[slurm-users] Slurmd problem on client

Lars Kloo larsa at kth.se
Mon Aug 24 10:00:04 UTC 2020


Hello,

 

I have a client slurmd problem, that I cannot really figure out how to
solve. I would be grateful for any suggestions on how to move forward.

 

The master computer on a small local calculational cluster is getting quite
old, and therefore I am currently in the process of exchanging it. I also
use one calculational node for the basic master-client set-up of all
programs, including slurm. Some basic data: CentOS 7.7, slurm 20.02.4.

 

Setting up the systemctld on the master node is (seemingly) straightforward.
Getting slurmd to work on the client appears more complicated.
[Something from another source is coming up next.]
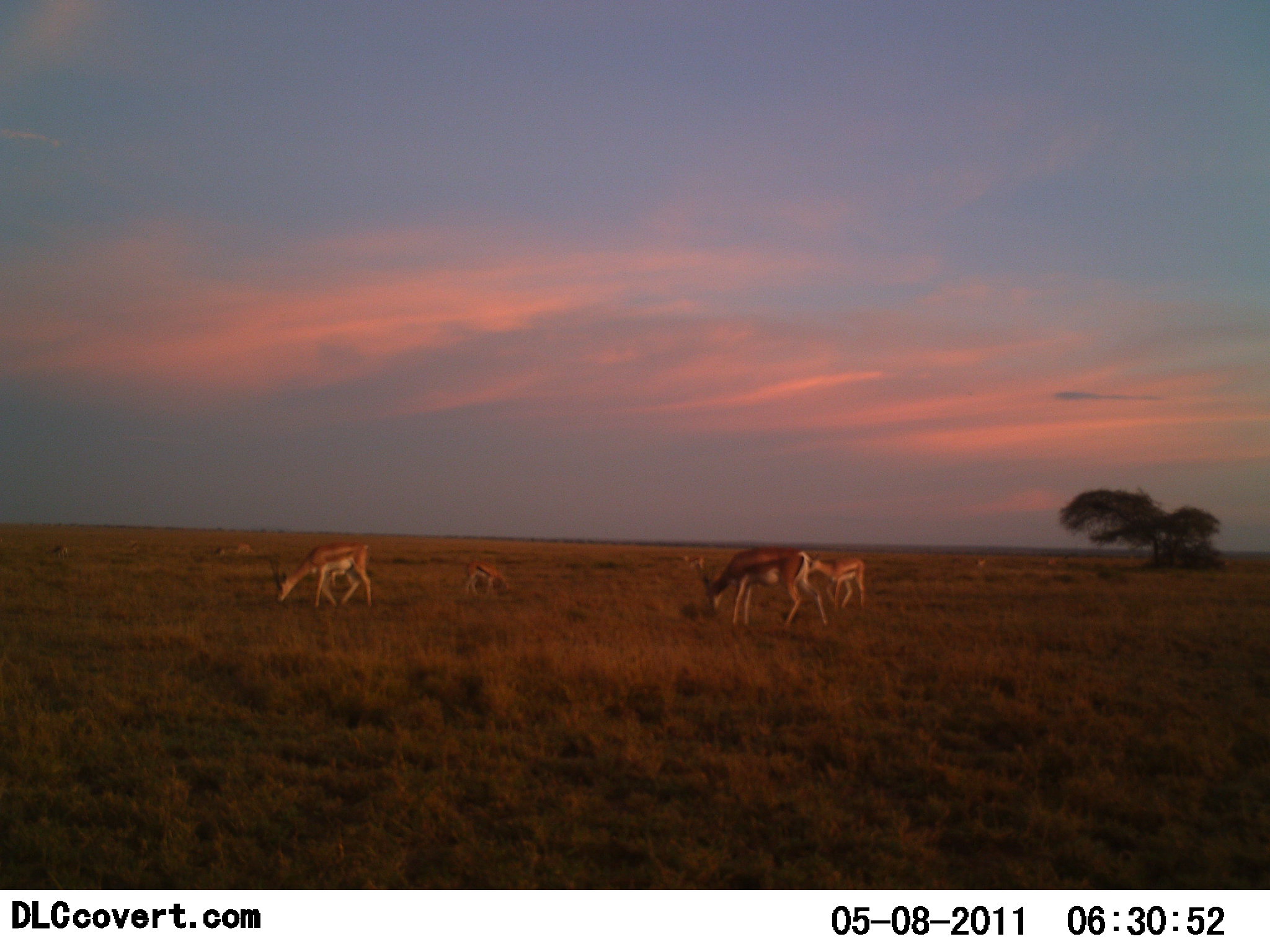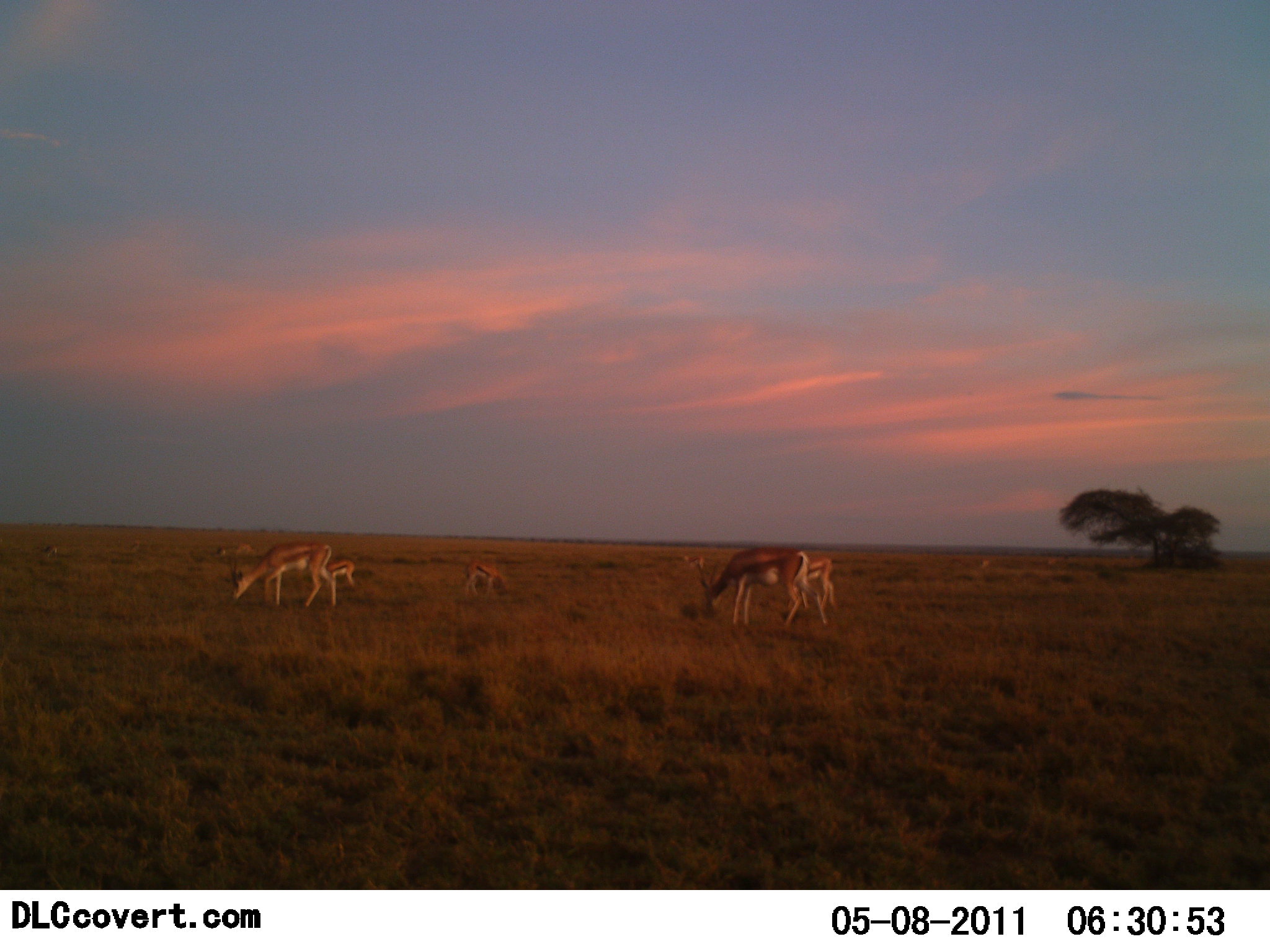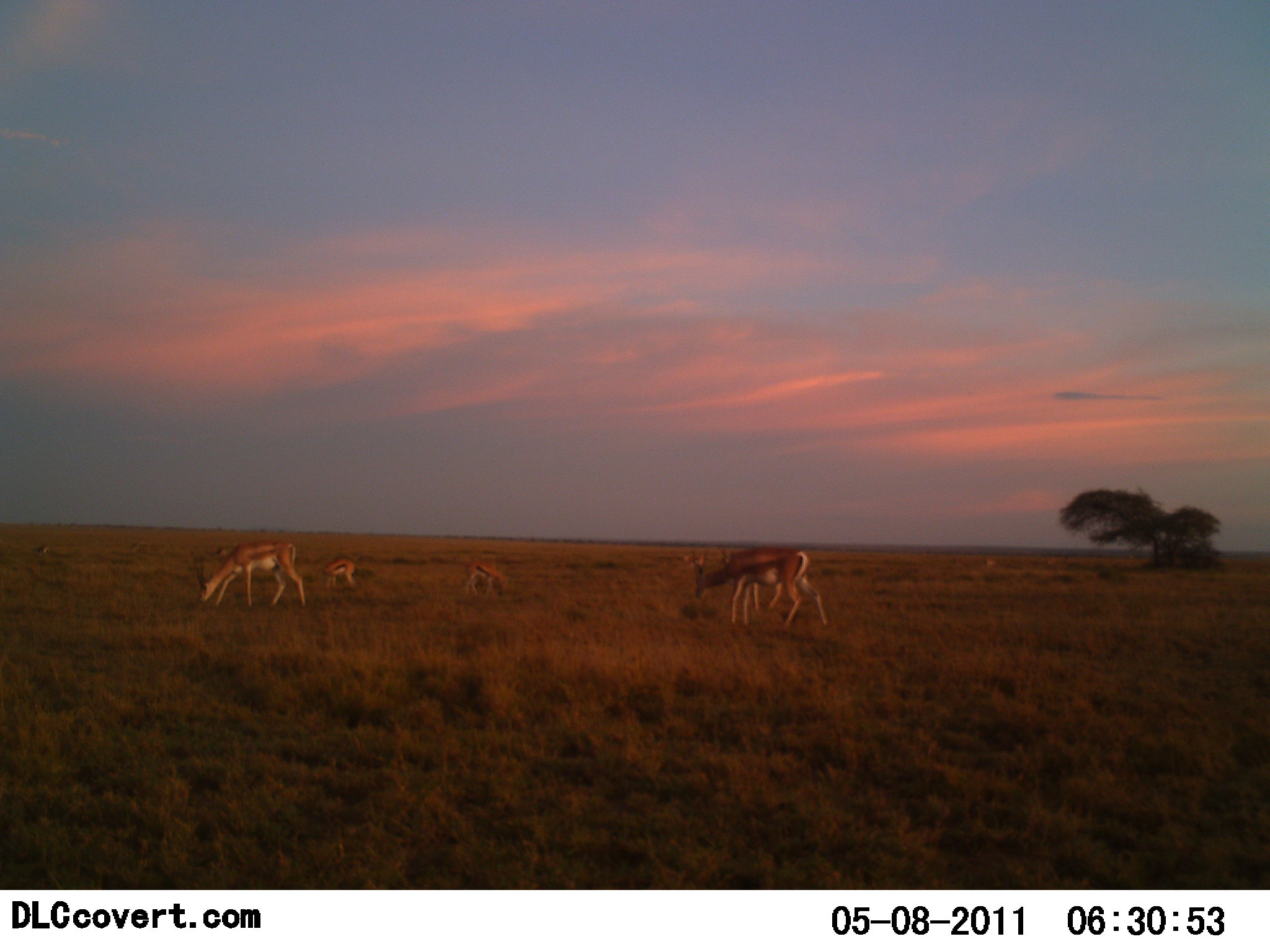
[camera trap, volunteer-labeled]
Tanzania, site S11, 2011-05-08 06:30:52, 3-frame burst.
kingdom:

I get the
following error message (journalctl –xe) when starting slurmd on the client:

Aug 24 11:01:34 cpu3.calc.cluster slurmd[9002]: error: _fetch_child: failed
to fetch remote configs

 

No useful error messages are obtained from ‘systemctl –l status
slurmd.service’ on the client, slurmd.log on the client, nor slurmctld.log
on the master.

 

In this context, the following should be noted:

-          root and test user exist on the master and client; same uid and
gid on both machines

-          ping works in both directions (master <-> client)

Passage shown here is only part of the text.